In a World Cup of power and pace, Team Australia were too strong, too powerful, too professional. The Kiwis had taken wings to shape their finest run ever to the summit. However, in the crucible of the MCG they were not at home, their cleverness and their deft touch with the bat no compensation for the early fall of their most powerful hitter, Brendon McCullum.

The last batsman in their line-up, the South African emigre Grant Elliot, ensured they would avoid the ignominy of too low a World Cup final total. Any ominous signs seen in 183, which is the total with which India made history in 1983, evaporated once David Warner flexed his batting muscles. There was none of the seam and swing movement of New Zealand to be had from the Kookaburra’s in Australia’s unforgiving atmosphere and pitch.

The steady hand of Steve smith on the rudder was insurance against any kind of panic in the chase. The Test captain has stood there like a rock all summer and a World Cup title at his age is something to savour. And yet this victory, as well as the ease of it, was owed to awesome threesome of left arm quicks – Mitchell Starc, James Faulkner and Mitchell Johnson – and maybe in that order with Starc being the one who bowled the brilliant fullish length in the vey first over to beat McCullum’s bat and hit the off stump.

High five: Australia beat New Zealand to become World Cup champions

It is the power of pace that set up this win on a very good batting pitch on which 300 was gathered in all World Cup matches by teams batting first. Falukner, who said the surface was slow to begin with, exploited its increasing pace best in the power play overs, knocking the resistance out after the breakthroughs provided by Starc and, quite extraordinarily, by the irrepressible Glenn Maxwell who bowled Guptill with a traditional off break.

Four years ago, the quarter final against Australia had been India’s toughest assignment. Even on the slow surface of Ahmedabad, the Aussies challenged the home team and favourites. Yuvraj Singh swung that game with what was clearly the most crucial innings of the game. Down Under, they returned the compliment, beating India with a lot left in the tank after having had some trouble in getting past Pakistan in the quarter final. India did not have the pace of Wahab Riaz to test them even if the short-pitched ball brought them back with a few wickets in the middle game.

Where McCullum may have let himself down after having set such high standards in terms of aggressive captaincy in backing his bowlers with a clutch of close catchers was in removing a second slip too early. Warner may have fallen had Vettori still been there instead of being moved back outside the circle. The Kiwi captain was back in attack mode a little late as he placed a catching square leg for Warner and had him tested with a short ball that grew on him. But by then the innings had flowered enough.

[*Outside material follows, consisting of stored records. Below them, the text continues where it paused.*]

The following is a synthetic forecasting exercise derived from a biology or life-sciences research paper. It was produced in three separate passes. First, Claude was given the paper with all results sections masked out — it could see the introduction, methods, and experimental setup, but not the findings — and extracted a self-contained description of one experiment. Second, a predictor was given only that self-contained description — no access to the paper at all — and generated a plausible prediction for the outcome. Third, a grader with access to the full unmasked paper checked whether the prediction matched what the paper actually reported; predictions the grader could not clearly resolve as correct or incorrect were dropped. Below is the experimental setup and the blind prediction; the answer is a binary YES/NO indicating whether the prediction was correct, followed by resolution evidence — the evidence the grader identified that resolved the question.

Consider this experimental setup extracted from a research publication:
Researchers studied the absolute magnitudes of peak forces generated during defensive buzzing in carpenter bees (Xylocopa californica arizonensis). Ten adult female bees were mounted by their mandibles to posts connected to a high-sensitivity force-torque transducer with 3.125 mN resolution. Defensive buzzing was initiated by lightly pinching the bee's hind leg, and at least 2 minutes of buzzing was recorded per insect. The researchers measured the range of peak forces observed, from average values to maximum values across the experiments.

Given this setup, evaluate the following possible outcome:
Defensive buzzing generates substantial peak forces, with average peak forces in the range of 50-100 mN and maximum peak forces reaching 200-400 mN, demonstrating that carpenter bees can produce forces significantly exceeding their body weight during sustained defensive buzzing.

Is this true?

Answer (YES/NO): NO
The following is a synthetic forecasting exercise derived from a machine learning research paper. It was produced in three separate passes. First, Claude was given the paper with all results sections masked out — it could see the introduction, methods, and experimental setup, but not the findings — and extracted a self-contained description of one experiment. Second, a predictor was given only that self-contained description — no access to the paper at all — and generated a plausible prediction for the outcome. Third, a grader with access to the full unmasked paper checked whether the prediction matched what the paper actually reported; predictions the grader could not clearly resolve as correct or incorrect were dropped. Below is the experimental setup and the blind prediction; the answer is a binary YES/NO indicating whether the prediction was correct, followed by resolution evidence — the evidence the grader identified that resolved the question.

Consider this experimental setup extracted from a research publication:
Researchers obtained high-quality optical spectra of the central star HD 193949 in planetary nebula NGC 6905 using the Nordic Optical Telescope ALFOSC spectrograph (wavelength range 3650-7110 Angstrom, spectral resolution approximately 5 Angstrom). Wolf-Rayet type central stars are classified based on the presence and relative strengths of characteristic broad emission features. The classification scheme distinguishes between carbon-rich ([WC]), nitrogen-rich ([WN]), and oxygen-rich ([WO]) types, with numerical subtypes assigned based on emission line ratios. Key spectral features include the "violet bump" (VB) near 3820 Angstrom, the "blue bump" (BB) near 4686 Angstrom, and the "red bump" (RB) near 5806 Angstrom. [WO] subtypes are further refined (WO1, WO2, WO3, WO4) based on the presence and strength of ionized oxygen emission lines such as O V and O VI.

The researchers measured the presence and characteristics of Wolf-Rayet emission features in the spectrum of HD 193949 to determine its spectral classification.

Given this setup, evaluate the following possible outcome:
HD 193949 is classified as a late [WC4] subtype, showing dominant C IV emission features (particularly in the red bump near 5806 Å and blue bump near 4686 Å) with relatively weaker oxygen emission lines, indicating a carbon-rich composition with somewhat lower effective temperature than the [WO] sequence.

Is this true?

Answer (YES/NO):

There was an engaging passage of play as Michael Clarke came in to Test match fields with seven men in catching positions. With tension suddenly returning to the game, Smith allowed the ball to ricochet off his legs into the sumps only to be reprieved by the hard grounds of Australia seeing the stumps stand so firm that the bails were not dislodged. That was probably the last sniff New Zealand had before the cold professionalism of the batsmen eased the path to victory, a fifth for Australia and a fourth in the last five World Cups.

Clarke, after his final ODI, joins Allan Border, Steve Waugh and Ricky Ponting as a World Cup winning captain and the world has four years in which to plot how to break this Australian strangelhold on the game's most coveted trophy and snatch the $4 million prize money that goes with it these days.